**To do**. Leave out the images and repeat the listing below without a single change.

Stored records:
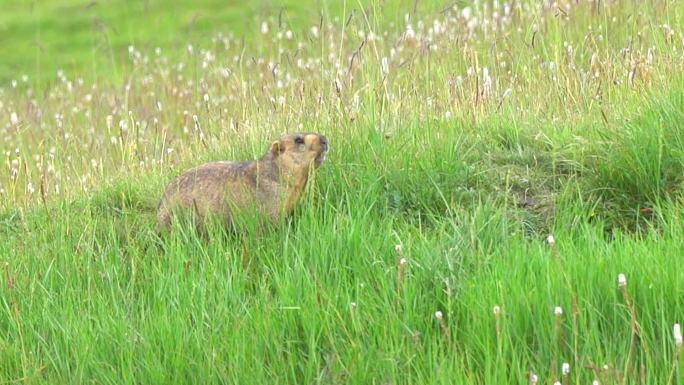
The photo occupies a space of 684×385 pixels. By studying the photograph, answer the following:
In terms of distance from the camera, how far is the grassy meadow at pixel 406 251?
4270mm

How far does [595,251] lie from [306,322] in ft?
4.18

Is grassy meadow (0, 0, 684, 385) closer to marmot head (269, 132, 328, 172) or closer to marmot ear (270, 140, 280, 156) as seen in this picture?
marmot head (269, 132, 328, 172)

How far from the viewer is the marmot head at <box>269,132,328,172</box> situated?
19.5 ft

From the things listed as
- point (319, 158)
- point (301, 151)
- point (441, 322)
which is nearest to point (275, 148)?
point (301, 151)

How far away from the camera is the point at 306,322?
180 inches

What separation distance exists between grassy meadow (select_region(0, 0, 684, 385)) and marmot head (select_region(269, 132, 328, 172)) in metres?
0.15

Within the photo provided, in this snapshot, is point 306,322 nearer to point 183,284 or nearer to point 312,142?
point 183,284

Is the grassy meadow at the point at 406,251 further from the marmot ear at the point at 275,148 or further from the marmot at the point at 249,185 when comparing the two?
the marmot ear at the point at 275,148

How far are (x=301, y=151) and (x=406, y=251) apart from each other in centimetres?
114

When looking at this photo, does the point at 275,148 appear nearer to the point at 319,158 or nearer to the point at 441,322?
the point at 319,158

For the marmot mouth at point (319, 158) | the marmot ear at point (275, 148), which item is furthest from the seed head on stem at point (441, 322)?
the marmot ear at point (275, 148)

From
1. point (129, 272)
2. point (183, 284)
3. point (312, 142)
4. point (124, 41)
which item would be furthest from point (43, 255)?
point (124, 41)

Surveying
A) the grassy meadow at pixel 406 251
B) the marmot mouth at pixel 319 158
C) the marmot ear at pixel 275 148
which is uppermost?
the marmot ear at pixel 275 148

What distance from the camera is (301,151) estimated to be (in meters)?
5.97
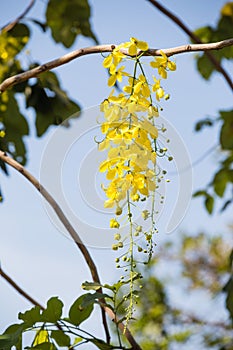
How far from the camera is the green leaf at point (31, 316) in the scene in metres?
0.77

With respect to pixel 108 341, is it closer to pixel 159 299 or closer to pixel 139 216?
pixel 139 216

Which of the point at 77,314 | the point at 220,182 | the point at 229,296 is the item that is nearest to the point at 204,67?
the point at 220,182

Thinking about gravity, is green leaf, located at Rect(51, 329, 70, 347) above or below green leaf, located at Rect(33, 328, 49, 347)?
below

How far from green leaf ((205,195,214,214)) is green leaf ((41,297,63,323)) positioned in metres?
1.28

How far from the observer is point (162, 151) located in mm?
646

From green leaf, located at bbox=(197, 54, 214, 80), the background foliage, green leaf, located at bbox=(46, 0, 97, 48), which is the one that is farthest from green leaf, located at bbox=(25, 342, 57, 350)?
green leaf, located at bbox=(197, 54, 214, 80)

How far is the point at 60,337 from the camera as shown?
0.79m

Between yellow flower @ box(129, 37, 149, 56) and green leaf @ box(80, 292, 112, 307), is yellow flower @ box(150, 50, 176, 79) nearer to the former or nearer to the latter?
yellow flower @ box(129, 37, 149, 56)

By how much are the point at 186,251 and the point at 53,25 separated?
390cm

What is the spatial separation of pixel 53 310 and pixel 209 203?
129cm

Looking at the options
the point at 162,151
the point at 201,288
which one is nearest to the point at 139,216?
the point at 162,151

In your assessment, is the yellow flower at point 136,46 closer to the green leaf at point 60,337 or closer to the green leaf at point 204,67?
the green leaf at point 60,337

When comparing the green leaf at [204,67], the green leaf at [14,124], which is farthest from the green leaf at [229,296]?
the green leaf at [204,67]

**Expected answer**.
The photo occupies a space of 684×385 pixels. By studying the photograph, answer the following:
In terms of distance from the camera, how far is the grassy meadow at pixel 406 251?
4270mm

How far does [595,251] lie from [306,322] in ft?
4.18

Is grassy meadow (0, 0, 684, 385) closer to marmot head (269, 132, 328, 172) or closer to marmot ear (270, 140, 280, 156) as seen in this picture?
marmot head (269, 132, 328, 172)

How far from the viewer is the marmot head at <box>269,132,328,172</box> situated?
19.5 ft

From the things listed as
- point (319, 158)
- point (301, 151)
- point (441, 322)
which is nearest to point (275, 148)?
point (301, 151)

How far away from the camera is the point at 306,322?
180 inches

What separation distance exists between grassy meadow (select_region(0, 0, 684, 385)) and marmot head (select_region(269, 132, 328, 172)) in metres?
0.15

Within the photo provided, in this snapshot, is point 306,322 nearer to point 183,284 or nearer to point 312,142?
point 183,284

Is the grassy meadow at the point at 406,251 further from the marmot ear at the point at 275,148 or further from the marmot at the point at 249,185 when comparing the two?
the marmot ear at the point at 275,148

How far are (x=301, y=151) and (x=406, y=251) apart from each other in centimetres?
114

When looking at this photo, does the point at 275,148 appear nearer to the point at 319,158 or nearer to the point at 441,322?
the point at 319,158

For the marmot mouth at point (319, 158) | the marmot ear at point (275, 148), which item is furthest from the seed head on stem at point (441, 322)?
the marmot ear at point (275, 148)

From
1. point (129, 272)
2. point (183, 284)
3. point (312, 142)
4. point (124, 41)
which item would be furthest from point (43, 255)?
point (124, 41)

Surveying
A) the grassy meadow at pixel 406 251
B) the marmot mouth at pixel 319 158
C) the marmot ear at pixel 275 148
which is uppermost?
the marmot ear at pixel 275 148

What distance from the camera is (301,151) estimated to be (in meters)?
5.97
How far from the camera is the green leaf at point (31, 316) in the scene in metres?
0.77

With respect to pixel 108 341, is it closer to pixel 159 299 or closer to pixel 139 216?
pixel 139 216

Which of the point at 77,314 | the point at 220,182 | the point at 229,296 is the item that is nearest to the point at 204,67?
the point at 220,182

Thinking about gravity, is green leaf, located at Rect(51, 329, 70, 347) above or below green leaf, located at Rect(33, 328, 49, 347)?
below

How far from green leaf ((205,195,214,214)) is green leaf ((41,297,63,323)) positioned in metres?
1.28

How far from the observer is point (162, 151) located in mm?
646

From green leaf, located at bbox=(197, 54, 214, 80), the background foliage, green leaf, located at bbox=(46, 0, 97, 48), which is the one that is farthest from green leaf, located at bbox=(25, 342, 57, 350)?
green leaf, located at bbox=(197, 54, 214, 80)

How far is the point at 60,337 from the camera as shown?
0.79m

Between yellow flower @ box(129, 37, 149, 56) and green leaf @ box(80, 292, 112, 307), is yellow flower @ box(150, 50, 176, 79) nearer to the former or nearer to the latter?
yellow flower @ box(129, 37, 149, 56)

By how much are the point at 186,251 and the point at 53,25 separated?
390cm

What is the spatial separation of pixel 53 310 and pixel 209 203?
129cm

Looking at the options
the point at 162,151
the point at 201,288
which one is nearest to the point at 139,216?
the point at 162,151

In your assessment, is the yellow flower at point 136,46 closer to the green leaf at point 60,337 or closer to the green leaf at point 204,67?
the green leaf at point 60,337

When comparing the green leaf at [204,67], the green leaf at [14,124], which is farthest from the green leaf at [229,296]?
the green leaf at [204,67]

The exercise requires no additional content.